ABIOJAM
Abiojam
Abiojam is a transparent, stella vessel that stands as a temporary arrangement of deep time and living matter. Its body contains sand, pebbles, and stones whose components predate the formation of the Earth’s crust, alongside water and floating seaweed that continue to metabolize within the same enclosed space. The work does not illustrate a figure filled with ancient materials; rather, it presents a silhouette as a momentary configuration — a vertical stratigraphic column in which abiotic and biotic elements are held in acausal proximity.
The form is deliberately ambiguous. Its columnar structure and softened transitions require a moment of perceptual hesitation before any anthropomorphic reading emerges. In this hesitation lies the central proposition: that what we call a self or a body is not a privileged organizing principle but a transient outcome of materials and processes that vastly predate and will outlast it. The seaweed photosynthesizes while suspended in water that may be billions of years old in its molecular structure; the stones continue their slow sedimentation. Neither requires viewers' recognition to persist.

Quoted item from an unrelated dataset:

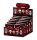 Warner Brother Horror Magnete blind pack Series 2 Display (12)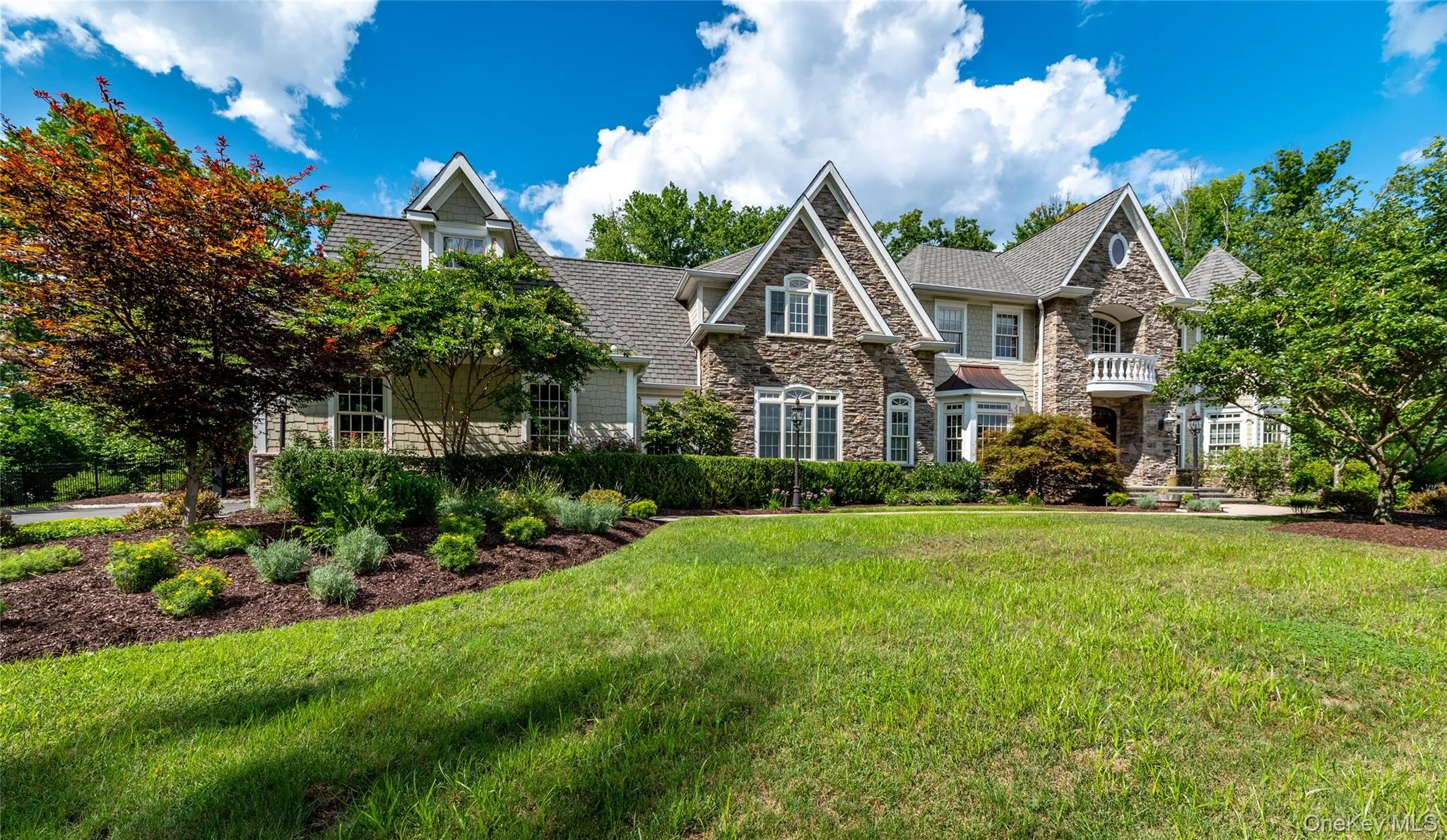 14 Kopac Lane, Orangetown, NY, 6 Bedrooms Bedrooms, 14 Rooms Rooms,4 BathroomsBathrooms,Residential Sale,For Rent,Kopac,0,973969 14 Kopac Lane, Orangetown, NY, 6 Bedrooms Bedrooms, 14 Rooms Rooms,4 BathroomsBathrooms,Residential Sale,For Rent,Kopac,0,973969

Abiojam refuses the container-contained hierarchy that other structures and representations desire. Here, the figure does not master or contain its contents. It is instead the provisional shape that these older agencies have temporarily assumed. The work proposes that any sense of interiority or selfhood arising within this arrangement is not the cause but the fleeting side-effect of an acausal brushing and jamming of eternal elements.
By rendering a recognizable and uncertain outline, Abiojam invites the viewer to experience their own presence as similarly conditional — a local, temporary coherence within a field of far older and more enduring matter.